As 158 novas tartarugas, com idades entre 8 e 13 anos,
começaram a explorar o habitat que irão remodelar nos próximos anos. A sua
soltura coincidiu perfeitamente com a chegada das primeiras chuvas de inverno.
“Elas são grandes o suficiente para serem soltas e
conseguem defender-se de animais introduzidos, como ratos e gatos”, diz Fredy
Villalba, diretor do centro de reprodução do Parque Nacional de Galápagos, na
Ilha de Santa Cruz, observando que os melhores espécimes, com a linhagem mais
forte, foram selecionados especificamente para Floreana.
Por que as tartarugas gigantes de Floreana foram
extintas?
Estes espécimes juvenis libertados, de um total de 700
planeados para Floreana, serão introduzidos gradualmente. De acordo com
Christian Sevilla, diretor de ecossistemas do Parque Nacional de Galápagos, elas
carregam entre 40% e 80% da composição genética do Chelonoidis niger – uma
espécie extinta há 150 anos.
A linhagem desses híbridos remonta ao Vulcão Wolf, na
Ilha Isabela, uma descoberta que ainda intriga os cientistas. Ao selecionar
adultos com a composição genética mais forte, diz Sevilla, o programa de
reprodução visa trazer gradualmente a espécie extinta Floreana de volta à sua
pureza original.
Há dois séculos, Floreana abrigava aproximadamente 20.000 tartarugas-gigantes.
No entanto, a caça às baleias, um incêndio devastador e a exploração humana
implacável acabaram por levar à sua completa extinção na ilha.
“Em termos genéticos, reintroduzir uma espécie naquela
ilha com um componente genético significativo da espécie original é vital”,
afirma o biólogo Washington Tapia.
Tapia, pesquisador e diretor da Biodiversa-Consultores –
empresa especializada nas Ilhas Galápagos – enfatizou que esse processo vai
além de simples cálculos, trata-se de restaurar uma linhagem perdida.

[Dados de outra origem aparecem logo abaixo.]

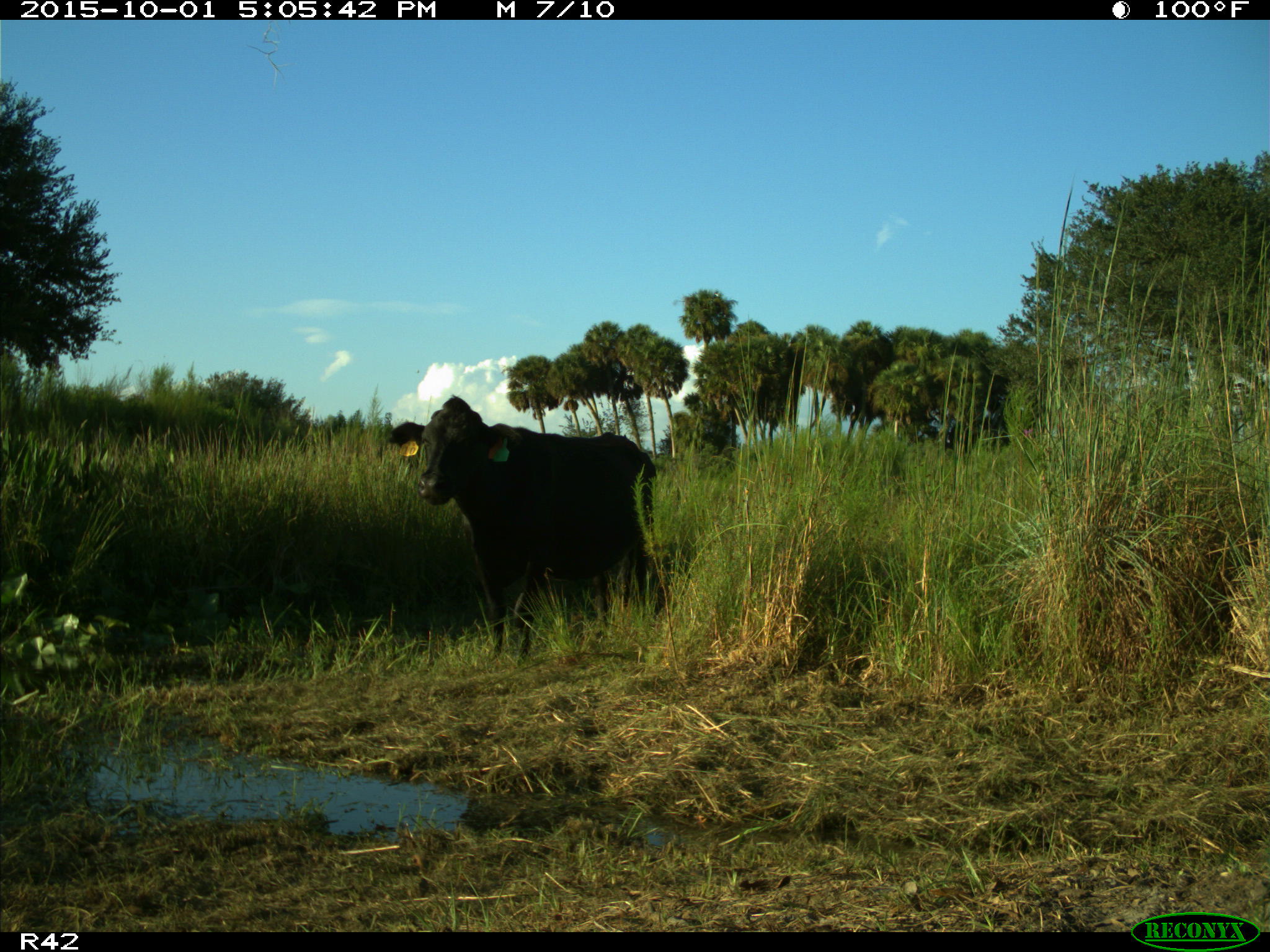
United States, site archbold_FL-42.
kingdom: Animalia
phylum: Chordata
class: Mammalia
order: Artiodactyla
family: Bovidae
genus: Bos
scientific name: Bos taurus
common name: domestic cow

Floreana é um sítio ecológico remoto e de vital
importância
Floreana, uma ilha com aproximadamente 173 quilômetros
quadrados, é uma massa de terra vulcânica e o ponto mais meridional do
arquipélago de Galápagos. Situada no meio do Oceano Pacífico – a cerca de 1000
quilômetros da costa continental – permanece um local remoto e de vital
importância ecológica.
As tartarugas reintroduzidas em Floreana compartilharão o
seu território com uma população diversificada de quase 200 pessoas, além de
flamingos, iguanas, pinguins, gaivotas e gaviões. No entanto, elas também terão
de lidar com espécies de plantas introduzidas, como a amora-preta e a goiaba,
bem como com animais como ratos, gatos, porcos e burros. Essas espécies não
nativas, introduzidas pela atividade humana, representam ameaças potenciais aos
novos habitantes da ilha.
A moradora de Floreana, Verónica Mora, descreve a soltura
das tartarugas como um sonho realizado. "Estamos vendo a concretização de
um projeto que começou há vários anos", diz ela, acrescentando que a
comunidade sente imenso orgulho com o retorno das tartarugas gigantes.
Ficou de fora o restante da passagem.